But Jeff was not deceived by the apparent normality of this new existence. The man was immensely curious about her, absorbed in the mystery which she personified. His thoughts all that day were full of conjectures, full of hypotheses, formed and as quickly thrown away. One guess he clung to as probable fact. It seemed to him certain she had come ashore from that yacht which he had seen lying in East Harbor the night before; had come ashore as one who flees. But to the questions who she might be and why she had fled, he found a thousand answers and accepted none of them.
The question of her identity was solved that night, for on the first page of his Boston paper a headline caught his eye. It read thus:
Millionaire Viles’
Wife is a Suicide
His eyes moved down the closely printed column, intent on each word.
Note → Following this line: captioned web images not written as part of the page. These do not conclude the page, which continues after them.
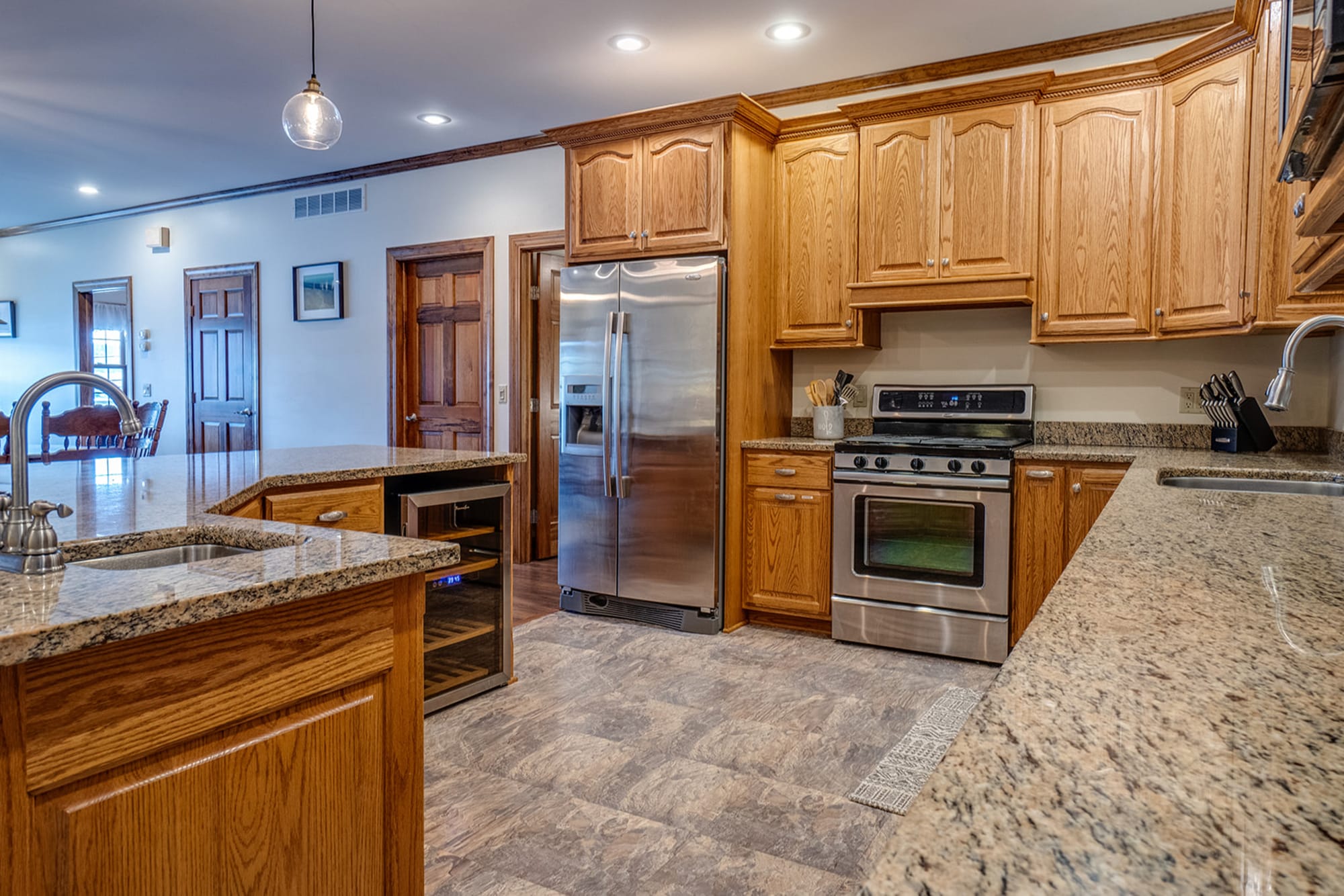 Spacious kitchen with wooden cabinets.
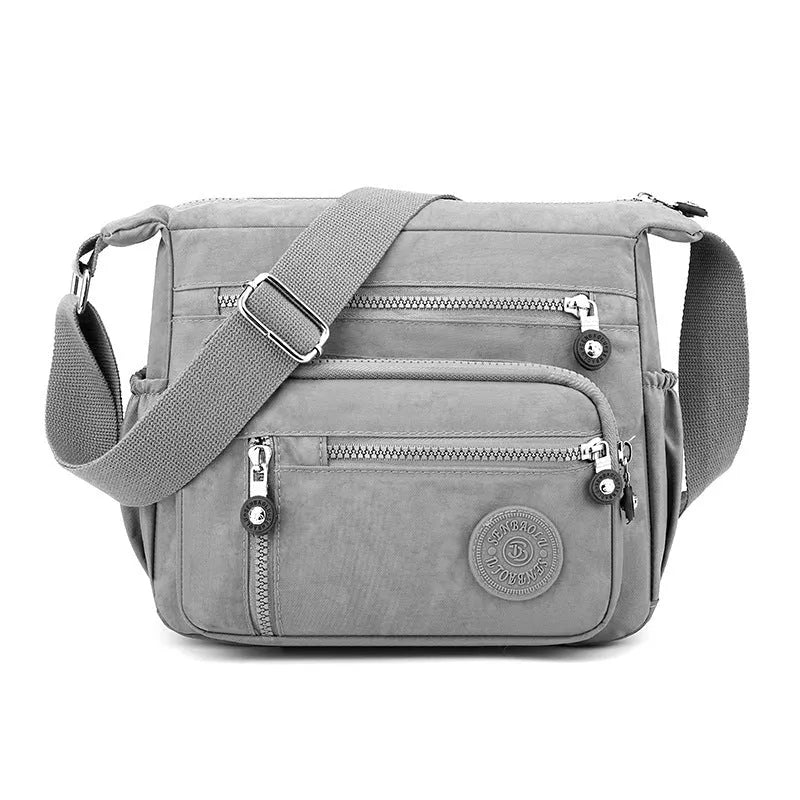 Soft nylon messenger bag in square vertical shape with adjustable shoulder strap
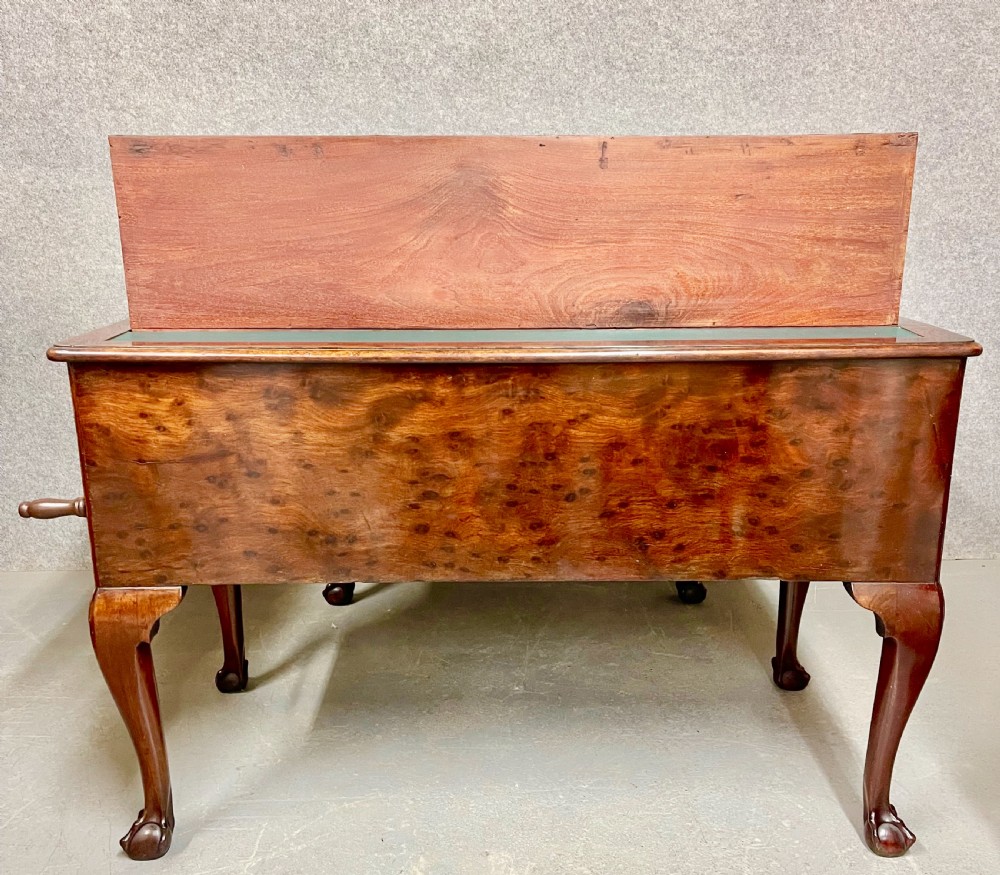 A George III mahogany metamorphic library table featuring a green leather writing surface, a fitted interior of small drawers, and cabriole legs ending in claw and ball feet. View XI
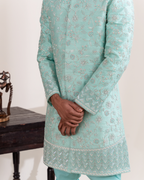 Close-up of floral embroidery on the aqua sherwani and sleeves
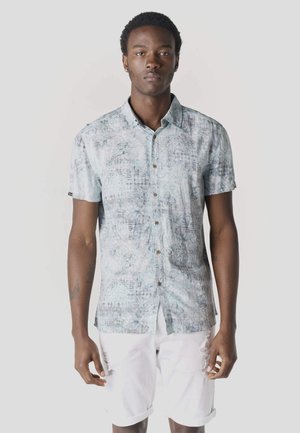 Joven de pie, vestido con una camisa de manga corta estampada de color azul claro y pantalones cortos blancos arremangados, sobre un fondo neutro.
Save for journalistic padding the first paragraph told the story:
East Harbor, Me., Oct. 18—Lucia Viles, wife of Leander Viles, the millionaire banker, committed suicide here last night by drowning. She left the Viles’ yacht, which is anchored in the harbor, in a small rowboat, at a moment when a heavy squall of rain had driven the crew to shelter; and it is presumed that she threw herself into the water as soon as she had reached a sufficient distance so that she would not be seen. The tide was running out; and the rowboat was picked up by an incoming fisherman early this morning, down below the bell buoy, three miles from the yacht’s anchorage. The body has not been recovered. Mr. Viles, millionaire husband of the dead woman, said to-day that she had been subject to fits of melancholy for some time.
Jeff read this while his guest was washing the dishes after supper. She had thrown herself zealously into these household tasks, as though her overstrained nerves found relief in them. When she came into the dining room afterward he laid the paper down in such a manner that she must see the headline which had caught his eye.
She did see it, caught up the paper, read hurriedly, looked up when she was done, to find him watching her.
“You’ve read it?” she asked. He nodded. “I didn’t think they’d have it in the papers,” she cried, as though appalled at what she had done.
“Guess you didn’t make your boat fast when you landed,” Jeff suggested.
She shook her head. “No. I pushed it off. I hoped they would think this.”